JacksonWrath / homelab-base

Homelab - A History
0 stars 0 forks source link

Asuna has gremlins #24

Closed JacksonWrath closed 2 months ago

JacksonWrath commented 3 months ago

...likely PSU gremlins. It's also possible they have spread to the mobo.

I've had enough HDDs die for this to be more than coincidence, especially now that an almost-brand-new drive is reporting UREs after the resilver. Additionally, that resilver reported the exact same number of checksum errors on all of the healthy drives. That points to a controller issue, which is on the motherboard (drives are direct-connected; I pulled out the LSI controller a while back).

JacksonWrath commented 2 months ago

New PSU has arrived, pending replacement. If this issue doesn't go away, time for a new motherboard; thankfully those are still in stock, and relatively cheap since they're a couple gens old.

New HDD has been ordered. Once replaced, need to return the one that's reporting UREs (sorry reseller on Amazon).

JacksonWrath commented 2 months ago

PSU and HDD swapped. Resilver completed and claimed it found new checksum errors (614 across the good drives) on 2 files. Notably, these were different than the previous ones it listed; the previous files are now supposedly good.

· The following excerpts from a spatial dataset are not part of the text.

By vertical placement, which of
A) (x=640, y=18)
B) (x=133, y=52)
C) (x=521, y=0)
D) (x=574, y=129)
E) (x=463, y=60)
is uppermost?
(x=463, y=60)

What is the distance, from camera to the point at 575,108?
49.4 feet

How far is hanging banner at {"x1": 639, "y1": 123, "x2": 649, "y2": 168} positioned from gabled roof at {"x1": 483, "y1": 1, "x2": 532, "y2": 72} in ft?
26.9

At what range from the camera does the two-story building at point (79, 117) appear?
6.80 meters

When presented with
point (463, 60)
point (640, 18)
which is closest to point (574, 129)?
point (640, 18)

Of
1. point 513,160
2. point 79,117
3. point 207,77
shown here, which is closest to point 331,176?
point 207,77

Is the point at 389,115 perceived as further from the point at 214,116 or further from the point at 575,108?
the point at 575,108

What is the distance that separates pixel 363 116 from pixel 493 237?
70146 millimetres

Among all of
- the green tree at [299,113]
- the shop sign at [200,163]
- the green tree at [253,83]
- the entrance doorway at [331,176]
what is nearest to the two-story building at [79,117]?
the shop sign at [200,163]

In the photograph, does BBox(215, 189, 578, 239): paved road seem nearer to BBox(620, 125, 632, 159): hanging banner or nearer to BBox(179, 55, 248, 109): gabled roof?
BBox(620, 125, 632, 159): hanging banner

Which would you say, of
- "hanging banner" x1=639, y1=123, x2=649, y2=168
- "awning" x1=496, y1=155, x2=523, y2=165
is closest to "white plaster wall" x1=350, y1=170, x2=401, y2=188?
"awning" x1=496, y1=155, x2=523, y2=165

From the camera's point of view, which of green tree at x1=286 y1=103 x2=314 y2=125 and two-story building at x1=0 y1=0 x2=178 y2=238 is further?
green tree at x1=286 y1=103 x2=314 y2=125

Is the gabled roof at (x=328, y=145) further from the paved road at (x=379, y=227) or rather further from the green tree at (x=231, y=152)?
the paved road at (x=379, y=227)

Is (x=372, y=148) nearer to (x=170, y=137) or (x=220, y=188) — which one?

I replaced those 2 files for good measure, ran zpool clear, and ran a scrub. It again found a different number of errors (510 on all drives), but the verbose output claimed no files were affected.

I cleared them again and started a 2nd scrub this morning. A bad motherboard is highly likely, but we'll see what it says for this run.

JacksonWrath commented 2 months ago

2nd scrub reported 510 checksum errors again, and again no actual data errors (supposedly). Before ordering a new motherboard, I did a little more research.

It turns out that RAIDZ stripes each block across drives, so when there's a checksum error, it can't know which drive was the problem, and reports the error for all drives the block was on (which in my small array, is always all of them). Therefore, it's not necessarily a controller/motherboard issue.

One of the SATA cables being bad is probable now. I'm using basically spare cables that have been kicking around with me for damn near a decade, and I recently ordered a couple 5-packs of (hopefully) nicer cables. I'm just going to replace them all and rescrub.

JacksonWrath commented 2 months ago

New SATA cables didn't resolve. Still shows the 510 checksum errors, without data errors.

I'm gonna do a quick check that it's the same block IDs being flagged (I have the previous output of zpool events -v); if they are, I wonder if it's the old snapshots being flagged but for some reason ZFS doesn't report those files anymore, and deleting the old snapshots would clear them.

If they aren't the same, or deleting the snapshots doesn't help, time for a new motherboard I guess.

JacksonWrath commented 2 months ago

Interestingly, there's fewer quantity blkids with issues, but more counts per blkid. It does appear that anything flagged in the latest scrub was also flagged in the previous scrub though.

The checksum errors all occur with the last few minutes of the scrub, both times. For the latest scrub, all errors occurred within 2 minutes, then the scrub completed 13 minutes later.

I'm going to try deleting snapshots up to June 26th (first snapshot after I last replaced any files) and see what happens.

JacksonWrath commented 2 months ago

Finally. That cleared the checksum errors. No idea why it wouldn't surface that it was the snapshots' files that were problematic when it previously did so. Whatever, I have a clean scrub. (Latest snapshot and replication also succeeded just fine.)

I don't consider the PSU and cable swaps a waste, because I still suspect that was causing my excessive drive failures and random checksum problems. Time will tell on that. If anything else comes up in the near future...new motherboard.